_TEXT PROVIDED_
BEGIN

Relational aggression has been linked to eating disorders, depression, social anxiety, promiscuity and, almost always, declining performance in school. Today, relational aggression has become such a problem in schools that parents and educators are being forced to pay attention to it.

“Before, relational aggression was just kind of a he said/she said sort of thing, with no real guidelines or suggestions on how to punish it,” Catania says. “Now, because it’s become much more of a problem, teachers are better able to recognize it while it’s occurring, instead of when it’s already out of control. Schools can do their part by setting up strict bullying guidelines and parents can start putting pressure on them to implement these guidelines.”

Together, Erwin and Catania have developed what they consider a very promising anti-bullying program called Girls Helping Girls, which is designed to begin cultural change among girls in middle schools. The program focuses on 17 target behaviors, believed to be the most common ways girls bully. One of Erwin and Catania’s main goals is to create a shared language among adolescent girls that labels certain subtle signs and gestures as mean, such as False Fronting, or acting one way in front of someone and then talking about the person behind their back, and Convenient/Conventional Friendships, when a girl is extra nice to a peer just to get something she wants, then drops the peer immediately afterward. Another important goal is to emphasize kindness and compassion by allowing girls to see how it feels to walk in another’s shoes.

END

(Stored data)
BEGIN

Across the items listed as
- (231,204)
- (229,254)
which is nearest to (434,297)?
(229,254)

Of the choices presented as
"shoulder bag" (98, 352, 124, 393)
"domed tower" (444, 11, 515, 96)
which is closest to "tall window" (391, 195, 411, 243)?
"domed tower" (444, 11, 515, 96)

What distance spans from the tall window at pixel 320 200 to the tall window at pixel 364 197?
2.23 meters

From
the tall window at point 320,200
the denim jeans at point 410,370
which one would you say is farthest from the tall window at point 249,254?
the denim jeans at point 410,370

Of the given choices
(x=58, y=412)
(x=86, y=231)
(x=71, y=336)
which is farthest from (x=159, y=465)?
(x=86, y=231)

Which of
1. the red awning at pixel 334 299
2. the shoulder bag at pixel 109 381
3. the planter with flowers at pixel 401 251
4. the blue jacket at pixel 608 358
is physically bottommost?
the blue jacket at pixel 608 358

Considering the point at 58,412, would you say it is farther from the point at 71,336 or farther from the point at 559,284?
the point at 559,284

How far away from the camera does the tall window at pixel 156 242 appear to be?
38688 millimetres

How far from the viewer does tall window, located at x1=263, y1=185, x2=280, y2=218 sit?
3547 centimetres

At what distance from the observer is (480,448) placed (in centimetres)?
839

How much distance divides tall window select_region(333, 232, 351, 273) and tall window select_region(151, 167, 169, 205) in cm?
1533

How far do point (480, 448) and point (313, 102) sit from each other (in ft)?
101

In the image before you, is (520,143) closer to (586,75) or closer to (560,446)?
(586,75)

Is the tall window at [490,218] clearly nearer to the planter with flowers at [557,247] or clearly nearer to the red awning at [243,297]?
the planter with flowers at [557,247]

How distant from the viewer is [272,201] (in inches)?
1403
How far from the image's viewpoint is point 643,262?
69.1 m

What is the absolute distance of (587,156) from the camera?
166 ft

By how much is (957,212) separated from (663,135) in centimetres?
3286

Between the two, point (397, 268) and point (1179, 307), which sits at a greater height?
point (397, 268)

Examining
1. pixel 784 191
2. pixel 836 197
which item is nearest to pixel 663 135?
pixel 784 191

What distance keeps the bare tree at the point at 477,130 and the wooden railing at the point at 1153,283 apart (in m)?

END

_TASK LIST_
(a) Rewrite the paragraph in the text on relational aggression that begins "Together, Erwin and Catania have developed" as a brief list, keeping its main facts.
(b) Go on with the text on relational aggression, starting after its final sentence.
The records are separate material and are not part of the text on relational aggression.

_ANSWERS GIVEN_
(a)
- Erwin and Catania developed an anti-bullying program called Girls Helping Girls, which they consider very promising.
- It is designed to begin cultural change among girls in middle schools.
- It focuses on 17 target behaviors believed to be the most common ways girls bully.
- One main goal is a shared language among adolescent girls that labels subtle signs and gestures as mean:
  - False Fronting: acting one way in front of someone, then talking about the person behind their back.
  - Convenient/Conventional Friendships: being extra nice to a peer to get something, then dropping the peer immediately afterward.
- Another goal is to emphasize kindness and compassion by letting girls see how it feels to walk in another's shoes.

(b)
According to Dr. Erwin, most girls doing the bullying may realize that they’re being nasty, but they probably don’t understand the consequences of their actions or how much they’re hurting the person being bullied. “In my experience, most girls who are shown exactly how nasty and mean what they’re doing is would most likely stop on their own,” Dr. Erwin says.

Both Erwin and Catania agree that the program is much more effective with parental involvement.

“Parents really need to step up and get themselves involved in this program,” Erwin says. “They need to ask their kids questions about their friends, their attitudes, situations where they’ve felt uncomfortable and where they are in social circles. Parents should also show their child that they understand just how nasty girls may be, and even share any personal experiences.”

Catania agrees and feels that a parent’s first step should be to acknowledge their child’s pain.

Unless relational aggression becomes an absolute emergency, Dr. Erwin feels parents should not get personally involved in trying to fix the problem, such as by calling the other girl’s mother or the school, both of which may actually make things worse. He and Catania believe that letting the girls work things out for themselves often proves most useful.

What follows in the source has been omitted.